Scaling limit of modulation spaces and their applications

Abstract

Modulation spaces $M_{p,q}^s$ were introduced by Feichtinger [11] in 1983. Bényi and Oh [2] defined a modified version to Feichtinger's modulation spaces for which the symmetry scalings are emphasized for its possible applications in PDE. By carefully investigating the scaling properties of modulation spaces and their connections with Bényi and Oh's modulation spaces, we introduce the scaling limit versions of modulation spaces, which contains both Feichtinger's and Bényi and Oh's modulation spaces. As their applications, we will give a local well-posedness and a (small data) global well-posedness results for nonlinear Schrödinger equation in some scaling limit of modulation spaces, which generalize the well posedness results of [3] and [23], and certain super-critical initial data in $H^s$ or in $L^p$ are involved in these spaces.

Introduction

Let $\mathcal{S}:=\mathcal{S}({\mathbb{R}}^d)$ be the Schwartz space and ${\mathcal{S}}^{\prime }$ be its dual space. Feichtinger [11] in 1983 introduced the notion of modulation spaces $M_{p,q}^s$ by using the short time Fourier transform (STFT) which is now a basic tool in time-frequency analysis. Recall that the STFT of a function f with respect to a window function $g\in \mathcal{S}$ is defined as (see [11], [16])

* Provided material:
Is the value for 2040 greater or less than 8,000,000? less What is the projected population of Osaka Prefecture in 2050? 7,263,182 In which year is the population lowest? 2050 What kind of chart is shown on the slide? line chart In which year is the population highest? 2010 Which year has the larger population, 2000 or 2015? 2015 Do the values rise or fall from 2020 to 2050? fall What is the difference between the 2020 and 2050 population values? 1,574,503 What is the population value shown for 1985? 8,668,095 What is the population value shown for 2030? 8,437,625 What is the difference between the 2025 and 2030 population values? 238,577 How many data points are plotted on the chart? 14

* What is required:
According to the passage on modulation spaces, in what year did Feichtinger introduce them? The data was drawn from an unrelated source.

* Written response:
1983